New problems continuously arose. Two weeks after they arrived, one of the females surprised us with a weak, constipated fourteen pound male cria. Within hours I knew it wasn't "normal" so mom and baby were moved to a quarantine pen in the barn. The decision was made to supplement the cria with goat colostrum and give him an enema. Although the cria was walking, he continued to strain to relieve himself. Around the clock surveillance did not reveal any nursing or defecation. At two days old, I found very small maggots between the cria's toes and by his umbilical cord. After consulting my vet again, the cria got a bath and dried out in the heated office before going back to mom in the barn. My vet explained that crias born on rainy days must be completely dry or flies will lay eggs in moist areas of umbilical fluid. I've never heard of this problem before but I know now to check my newborn crias for maggots every day. After five days of constant care, we lost "Trooper"....I guess it was not meant to be, but we tried.

The rest of the animals are doing well today. Concerned individuals found them, bought them and will protect them. Today is actually a special day, because the vet did fecals on them and all five of them are parasite free and can join our llama herd. After training and further rehabilitation, by Spring 2001 this group of animals will be available for adoption to carefully approved homes. All animals sold or placed by Northeast Llama Rescue will be adopted with a legal contract. The contract states that if the llama ever becomes unwanted or is not cared for properly, the animal will return to Red Maple Farm for a full refund. I used to think I could save every unwanted llama in the world...I know that I can't . It is too great an undertaking for one farm to rescue all the unwanted camelids out there. For this reason, several other farms have joined in the effort with Red Maple Farm to pool resources and save neglected and unwanted camelids.

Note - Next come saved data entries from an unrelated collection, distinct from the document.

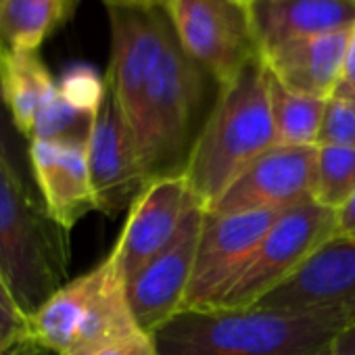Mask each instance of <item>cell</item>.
I'll list each match as a JSON object with an SVG mask.
<instances>
[{
    "mask_svg": "<svg viewBox=\"0 0 355 355\" xmlns=\"http://www.w3.org/2000/svg\"><path fill=\"white\" fill-rule=\"evenodd\" d=\"M349 324L343 311L218 307L178 311L153 336L161 355H330Z\"/></svg>",
    "mask_w": 355,
    "mask_h": 355,
    "instance_id": "6da1fadb",
    "label": "cell"
},
{
    "mask_svg": "<svg viewBox=\"0 0 355 355\" xmlns=\"http://www.w3.org/2000/svg\"><path fill=\"white\" fill-rule=\"evenodd\" d=\"M276 144L268 69L257 57L218 86L216 103L199 128L182 173L199 203L209 209L255 159Z\"/></svg>",
    "mask_w": 355,
    "mask_h": 355,
    "instance_id": "7a4b0ae2",
    "label": "cell"
},
{
    "mask_svg": "<svg viewBox=\"0 0 355 355\" xmlns=\"http://www.w3.org/2000/svg\"><path fill=\"white\" fill-rule=\"evenodd\" d=\"M209 73L182 49L173 26L146 86L134 140L146 180L182 173L199 134Z\"/></svg>",
    "mask_w": 355,
    "mask_h": 355,
    "instance_id": "3957f363",
    "label": "cell"
},
{
    "mask_svg": "<svg viewBox=\"0 0 355 355\" xmlns=\"http://www.w3.org/2000/svg\"><path fill=\"white\" fill-rule=\"evenodd\" d=\"M67 234L0 161V276L30 315L65 284Z\"/></svg>",
    "mask_w": 355,
    "mask_h": 355,
    "instance_id": "277c9868",
    "label": "cell"
},
{
    "mask_svg": "<svg viewBox=\"0 0 355 355\" xmlns=\"http://www.w3.org/2000/svg\"><path fill=\"white\" fill-rule=\"evenodd\" d=\"M36 340L57 355H92L138 330L115 255L65 282L32 313Z\"/></svg>",
    "mask_w": 355,
    "mask_h": 355,
    "instance_id": "5b68a950",
    "label": "cell"
},
{
    "mask_svg": "<svg viewBox=\"0 0 355 355\" xmlns=\"http://www.w3.org/2000/svg\"><path fill=\"white\" fill-rule=\"evenodd\" d=\"M334 236V211L315 201H305L282 211L211 309L255 307L263 297L291 280Z\"/></svg>",
    "mask_w": 355,
    "mask_h": 355,
    "instance_id": "8992f818",
    "label": "cell"
},
{
    "mask_svg": "<svg viewBox=\"0 0 355 355\" xmlns=\"http://www.w3.org/2000/svg\"><path fill=\"white\" fill-rule=\"evenodd\" d=\"M163 9L182 49L218 86L261 57L249 7L239 0H167Z\"/></svg>",
    "mask_w": 355,
    "mask_h": 355,
    "instance_id": "52a82bcc",
    "label": "cell"
},
{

Any farm that shares our philosophy that every llama deserves a life with proper care is welcome to join us. We are people who genuinely love all llamas and want to make a difference one llama at a time. Eventually we will print an educational brochure to hand out at events with member farms listed. Don't just tell people that you love your llamas; show people by making a difference and actually save one. Always quarantine new animals for at least one month while getting wormings, vaccines and nutritional needs in order. Always do a fecal exam and consult your vet about when new animals should go out with the herd. Geld all males and most of all BE PATIENT. Llamas are very forgiving animals and will learn to love and trust again with gentle care and training.